_Requirements:_ Reproduce every line of the material below as a numbered list, omitting blank lines and the picture.
# START OF Data listing
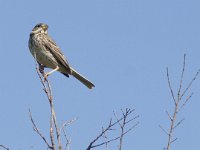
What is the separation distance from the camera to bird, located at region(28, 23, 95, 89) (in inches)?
348

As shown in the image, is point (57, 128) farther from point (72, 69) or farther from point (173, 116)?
point (72, 69)

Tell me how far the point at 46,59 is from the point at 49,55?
109 millimetres

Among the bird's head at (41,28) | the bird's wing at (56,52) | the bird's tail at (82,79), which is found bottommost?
the bird's tail at (82,79)

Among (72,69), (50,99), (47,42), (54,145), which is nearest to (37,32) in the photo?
(47,42)

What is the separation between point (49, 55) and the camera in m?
8.98

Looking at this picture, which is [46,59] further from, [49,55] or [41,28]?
[41,28]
# END OF Data listing
_Exercise output:_
1. What is the separation distance from the camera to bird, located at region(28, 23, 95, 89) (in inches)?
2. 348
3. As shown in the image, is point (57, 128) farther from point (72, 69) or farther from point (173, 116)?
4. point (72, 69)
5. Tell me how far the point at 46,59 is from the point at 49,55?
6. 109 millimetres
7. Among the bird's head at (41,28) | the bird's wing at (56,52) | the bird's tail at (82,79), which is found bottommost?
8. the bird's tail at (82,79)
9. Among (72,69), (50,99), (47,42), (54,145), which is nearest to (37,32) in the photo?
10. (47,42)
11. What is the separation between point (49, 55) and the camera in m?
12. 8.98
13. Looking at this picture, which is [46,59] further from, [49,55] or [41,28]?
14. [41,28]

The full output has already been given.